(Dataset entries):
╔══

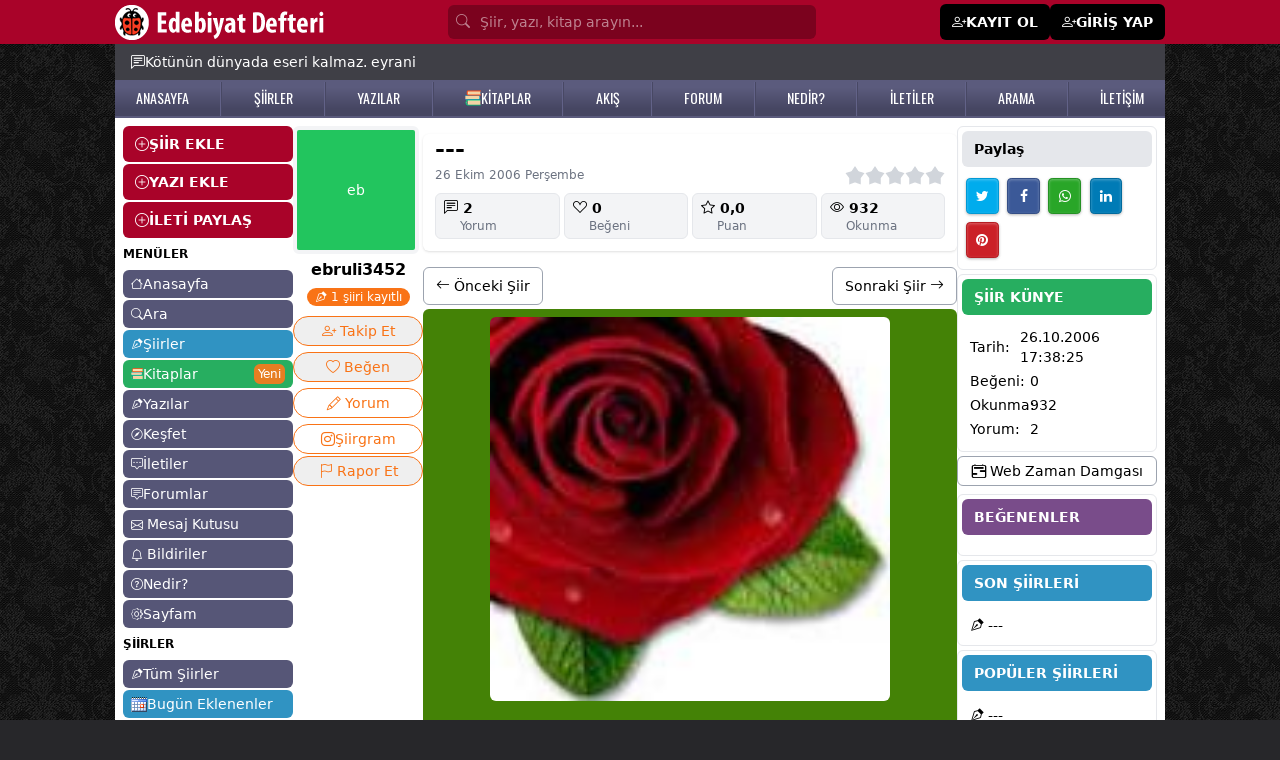

--- FILE ---
content_type: text/html; charset=utf-8
request_url: https://www.google.com/recaptcha/api2/aframe
body_size: 265
content:
<!DOCTYPE HTML><html><head><meta http-equiv="content-type" content="text/html; charset=UTF-8"></head><body><script nonce="MT9w6cbEZiKcgkne1uqy5A">/** Anti-fraud and anti-abuse applications only. See google.com/recaptcha */ try{var clients={'sodar':'https://pagead2.googlesyndication.com/pagead/sodar?'};window.addEventListener("message",function(a){try{if(a.source===window.parent){var b=JSON.parse(a.data);var c=clients[b['id']];if(c){var d=document.createElement('img');d.src=c+b['params']+'&rc='+(localStorage.getItem("rc::a")?sessionStorage.getItem("rc::b"):"");window.document.body.appendChild(d);sessionStorage.setItem("rc::e",parseInt(sessionStorage.getItem("rc::e")||0)+1);localStorage.setItem("rc::h",'1769149071040');}}}catch(b){}});window.parent.postMessage("_grecaptcha_ready", "*");}catch(b){}</script></body></html>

╚══

(Directions for this task):
Using the entries above, find all lines with "google". Copy them.

(Response to the exercise):
request_url: https://www.google.com/recaptcha/api2/aframe
<!DOCTYPE HTML><html><head><meta http-equiv="content-type" content="text/html; charset=UTF-8"></head><body><script nonce="MT9w6cbEZiKcgkne1uqy5A">/** Anti-fraud and anti-abuse applications only. See google.com/recaptcha */ try{var clients={'sodar':'https://pagead2.googlesyndication.com/pagead/sodar?'};window.addEventListener("message",function(a){try{if(a.source===window.parent){var b=JSON.parse(a.data);var c=clients[b['id']];if(c){var d=document.createElement('img');d.src=c+b['params']+'&rc='+(localStorage.getItem("rc::a")?sessionStorage.getItem("rc::b"):"");window.document.body.appendChild(d);sessionStorage.setItem("rc::e",parseInt(sessionStorage.getItem("rc::e")||0)+1);localStorage.setItem("rc::h",'1769149071040');}}}catch(b){}});window.parent.postMessage("_grecaptcha_ready", "*");}catch(b){}</script></body></html>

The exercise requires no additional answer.